Source passage: Begin

What should the future of social care look like?



Lib Dem leader Ed Davey has managed to generate a fair bit of interest after appearing on 
Sunday with Laura Kuenssberg and promoting the idea of an increased minimum wage for care staff.

During the interview, Mr Davey explained that "when I go and talk to people the biggest thing is the NHS crisis. Non-one thinks there is a silver bullet, a quick fix, but our policy to increase the minimum wage for carers - an extra £2 per hour - would deal with one of the big problems: namely, we don't have enough carers. If we get these care workers, by paying them decently, then we can ensure that people can be discharged from hospital and we can deal with the waiting lists."

In an e-mail to party members and supporters, Mr Davey added: "One in seven UK adults has had to stay at home to look after a relative over the last 12 months due to a lack of care workers. One in seven. That is startling.

"I have spoken before about my experience of being a family carer. When I look at the problems facing our country, I do so through a carer’s eyes. Being a carer of any sort is hard work. The tireless work of family carers helps ease the pressures on our health and social care systems, and our economy. That is the wrong way round."

He added: "The Liberal Democrats are calling for a new Carers’ Minimum Wage. Under our plan, social care workers would be paid at least £2 an hour more than the current minimum wage. 

"The Conservatives have caused workers to flee the social care sector. Our plan would help attract workers to it. Our policy would reduce the staggering 165,000 vacancies in social care. This would ease pressure on family carers and other services in crisis such as GPs, A&E departments and ambulance services."

Source passage: End
Exercise data: Begin

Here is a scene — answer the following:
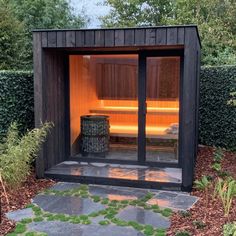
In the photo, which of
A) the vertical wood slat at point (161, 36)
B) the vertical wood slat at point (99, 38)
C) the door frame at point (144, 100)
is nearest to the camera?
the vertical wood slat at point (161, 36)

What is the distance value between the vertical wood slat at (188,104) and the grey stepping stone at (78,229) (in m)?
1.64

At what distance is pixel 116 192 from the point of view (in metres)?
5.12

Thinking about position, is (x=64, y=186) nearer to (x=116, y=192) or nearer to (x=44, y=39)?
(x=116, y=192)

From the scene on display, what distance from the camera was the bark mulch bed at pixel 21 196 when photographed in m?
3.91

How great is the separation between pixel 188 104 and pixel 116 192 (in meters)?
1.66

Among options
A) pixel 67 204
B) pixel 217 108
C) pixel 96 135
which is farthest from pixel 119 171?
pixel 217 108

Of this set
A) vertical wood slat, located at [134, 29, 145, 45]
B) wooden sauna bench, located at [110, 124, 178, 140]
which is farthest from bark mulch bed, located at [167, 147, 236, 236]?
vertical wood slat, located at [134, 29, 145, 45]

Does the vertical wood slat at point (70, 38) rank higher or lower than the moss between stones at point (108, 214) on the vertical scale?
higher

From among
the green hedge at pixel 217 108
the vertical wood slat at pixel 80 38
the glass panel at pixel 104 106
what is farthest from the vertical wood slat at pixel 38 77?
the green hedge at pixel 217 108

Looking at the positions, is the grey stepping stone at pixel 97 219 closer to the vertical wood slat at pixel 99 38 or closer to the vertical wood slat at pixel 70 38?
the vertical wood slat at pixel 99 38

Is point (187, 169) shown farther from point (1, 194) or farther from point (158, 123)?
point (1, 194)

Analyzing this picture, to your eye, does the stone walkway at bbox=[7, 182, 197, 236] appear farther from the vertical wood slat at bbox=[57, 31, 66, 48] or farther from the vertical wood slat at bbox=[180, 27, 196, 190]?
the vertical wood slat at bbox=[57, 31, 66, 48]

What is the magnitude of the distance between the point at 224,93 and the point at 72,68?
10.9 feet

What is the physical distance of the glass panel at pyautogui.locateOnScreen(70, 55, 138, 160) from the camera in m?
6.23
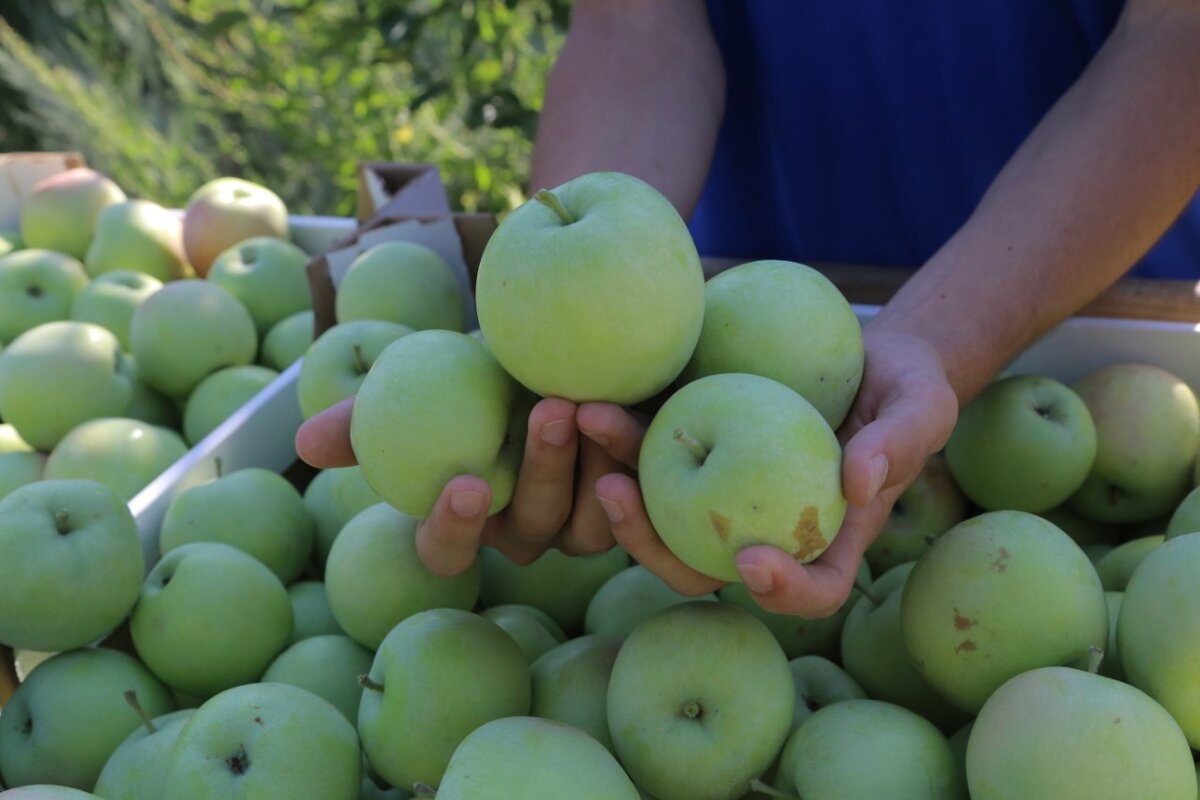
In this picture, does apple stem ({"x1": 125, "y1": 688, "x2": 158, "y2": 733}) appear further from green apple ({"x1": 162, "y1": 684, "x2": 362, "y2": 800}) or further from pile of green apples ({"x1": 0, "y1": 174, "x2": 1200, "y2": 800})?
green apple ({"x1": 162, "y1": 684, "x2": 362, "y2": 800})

Exercise data: End

Activity list.
1. Reproduce part of the social care passage word for word, beginning at the words "In an e-mail" and stopping after "That is startling.".
2. In the social care passage, how many vacancies in social care does the Liberal Democrat policy aim to reduce?
3. Extend the social care passage, starting right after its final sentence.

List of answers.
1.
In an e-mail to party members and supporters, Mr Davey added: "One in seven UK adults has had to stay at home to look after a relative over the last 12 months due to a lack of care workers. One in seven. That is startling.

2. 165,000 vacancies.

3.
As Laura Kuenssberg herself pointed out, "everyone would think 'I like the sound of that'".  But there are real questions to be asked about the future of social care services that really aren't be answered here, and not only Laura's question "but how will you pay for it?".

Ed Davey, in his e-mail, asked "Why are we in this position?" Unsurprisingly, he went on to blame the Conservative government. Admittedly, the government has little idea about where to go with social care, but it is hardly alone in this. The opposition's plans are poorly developed. Successive governments since the early 1990s have done very little as far as investment in social care is concerned. If you want to understand why private sector social care staff are paid so poorly, you only have to look at how social care is funded.

My issue with what Ed Davey is saying isn't that I disagree that care staff need a decent wage. It's that his solution is just a sticking plaster and that he talks as if the system was fine until these awful Tories came along...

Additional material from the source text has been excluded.